Naghom merupakan salah satu dari sekian ekspresi seni yang menjadi bagian integral hidup manusia. Bahkan Naghom ini telah tumbuh sejak lama. Ibnu Manzur menyatakan bahwa ada dua teori tentang asal mula munculnya Naghom Al Quran.   Pertama: Naghom Al-Qur’an berasal dari nyanyian nenek moyang bangsa Arab. Kedua: Naghom terinspirasi dari nyanyian orang-orang kafir yang menjadi tawanan perang.
            Kedua teori tersebut menegaskan bahwa lagu-lagu Al Qur’an berasal dari khazanah tradisional Arab. Dengan teori ini pula ditegaskan bahwa lagu-lagu Al-Quran idealnya bernuansa irama Arab. Karena itu tidak bisa Naghom Al-Qur’an itu di pribumisasikan, seperti menggunakan langgam lagu es lilin, dendang gulo atau irama dangdut.
            Meski kedua teori tersebut hampir benar adanya tapi tetap saja muncul permasalahan. Jika memang benar Naghom Al-Qur’an berasal dari seni Arab lalu siapakah yang pertama kali mengkonversikannya untuk lagu Al Qur’an ? Sampai di sini ada ketidak jelasan. Dan lagi, jika memang benar informasi Al Qur’an berasal dari nyanyian, tentu dapat direpresentasikan dalam not balok atau oktaf tangga nada. Tapi kenyataannya tidaklah demikian, Naghom Al Qur’an sangat sulit ditransfer ke dalam notasi angka atau nada. Dan karena sifat eksklusifisme inilah kemudian yang “memaksa” bahwa metode sima’I dan talaqqi, merupakan satu-satunya cara dalam mentransmisikan lagu-lagu Al Qur’an.
            Pada zamannya Rasulullah SAW adalah seorang Qari’ yang membaca Al Qur’an dengan suara indah dan merdu. Abdullah bin Mughaffal pernah mengilustrsikan suara Rasulullah dengan terperanjatnya unta yang ditunggangi Nabi ketika Nabi melantunkan surat Al Fath. Para sahabat juga memiliki minat yang besar terhadap ilmu Naghom ini.

+ + + + + + +

Rangkaian Tugas.
A – Dalam bacaan tentang Naghom Al-Qur'an, siapa yang menyatakan bahwa ada dua teori mengenai asal mula munculnya Naghom Al-Qur'an?
B – Teruskan bacaan tentang Naghom Al-Qur'an, dimulai sesudah kalimat terakhirnya.

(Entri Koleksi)
+ + + + + + +

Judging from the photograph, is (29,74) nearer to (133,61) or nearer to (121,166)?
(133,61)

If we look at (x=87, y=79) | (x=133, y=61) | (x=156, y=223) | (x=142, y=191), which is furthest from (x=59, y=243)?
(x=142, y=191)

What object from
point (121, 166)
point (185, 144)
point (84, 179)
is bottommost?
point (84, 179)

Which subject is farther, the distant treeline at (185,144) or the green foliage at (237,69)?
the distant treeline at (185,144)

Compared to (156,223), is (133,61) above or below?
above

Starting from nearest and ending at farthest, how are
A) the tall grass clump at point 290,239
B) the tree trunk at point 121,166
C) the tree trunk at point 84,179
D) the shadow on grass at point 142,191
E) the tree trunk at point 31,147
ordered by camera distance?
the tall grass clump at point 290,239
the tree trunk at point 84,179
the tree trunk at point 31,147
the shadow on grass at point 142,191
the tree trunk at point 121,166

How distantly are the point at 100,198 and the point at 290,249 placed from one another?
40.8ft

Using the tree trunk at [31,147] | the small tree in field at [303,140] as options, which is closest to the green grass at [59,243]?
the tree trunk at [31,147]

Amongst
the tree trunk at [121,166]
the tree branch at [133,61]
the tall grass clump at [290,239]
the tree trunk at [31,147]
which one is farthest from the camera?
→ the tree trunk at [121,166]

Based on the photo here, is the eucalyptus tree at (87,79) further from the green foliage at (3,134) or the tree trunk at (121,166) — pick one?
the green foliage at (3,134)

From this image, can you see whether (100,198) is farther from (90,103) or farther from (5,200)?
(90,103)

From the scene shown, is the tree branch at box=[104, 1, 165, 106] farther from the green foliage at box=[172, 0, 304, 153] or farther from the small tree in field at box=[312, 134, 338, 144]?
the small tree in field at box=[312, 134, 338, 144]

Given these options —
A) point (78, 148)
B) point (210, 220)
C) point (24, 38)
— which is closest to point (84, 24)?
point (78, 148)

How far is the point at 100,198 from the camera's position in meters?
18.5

+ + + + + + +

Jawaban Latihan.
A – Ibnu Manzur.

B –
            Sejarah mencatat sejumlah sahabat yang berpredikat sebagai Qari’, diantaranya adalah : Abdullah Ibnu Mas’ud dan Abu Musa Al Asy’ari. Pada periode tabi’in, tercatat Umar bin Abdul Aziz dan Safir Al Lusi sebagai Qari’ kenamaan. Sedangkan periode tabi’ tabi’in dikenal nama Abdullah bin Ali bin Abdillah Al Baghdadi dan Khalid bin Usman bin Abdurrahman.
            Kendati di masa awal Islam sudah tumbuh lagu-lagu Al Qur’an, namun perkembangannya tidak bisa dilacak karena tidak ada bukti yang dapat dikaji. Hal ini dimungkinkan karena pada saat itu belum ada alat perekam suara. Transformasi seni baca Al Qur’an berlangsung secara sederhana dan turun temurun dari generasi ke generasi.
            Dalam sejarah juga tidak tercatat perkembangan pasca tabi’in. Apresiasi terhadap seni Al Qur’an semakin tenggelam seiring dengan semakin maraknya umat Islam melakukan olah akal (berfilsafat), olah batin (tasawwuf), dan olah laku ibadah (fiqh). Selain itu, yang paling mendasar menyangkut dengan Naghom Al-Qur’an ini, dibutuhkan kemampuan khusus untuk masuk dalam kualifikasi Qari’, terumata menyangkut modal suara. Modal ini lebih merupakan hak periogratif Allah untuk diberikan kepada yang dikehendaki-Nya.
            Pada abad ke-20, lagu-lagu Al-Qur’an mulai masuk dan berkembang di Indonesia. Transmisi lagu-lagu tersebut dilakukan oleh ulama-ulama yang mengkaji ilmu-ilmu agama di Timur Tengah, kemudian pulang ke tanah air untuk mengembangkan ilmunya, termasuk seni baca Al Quran.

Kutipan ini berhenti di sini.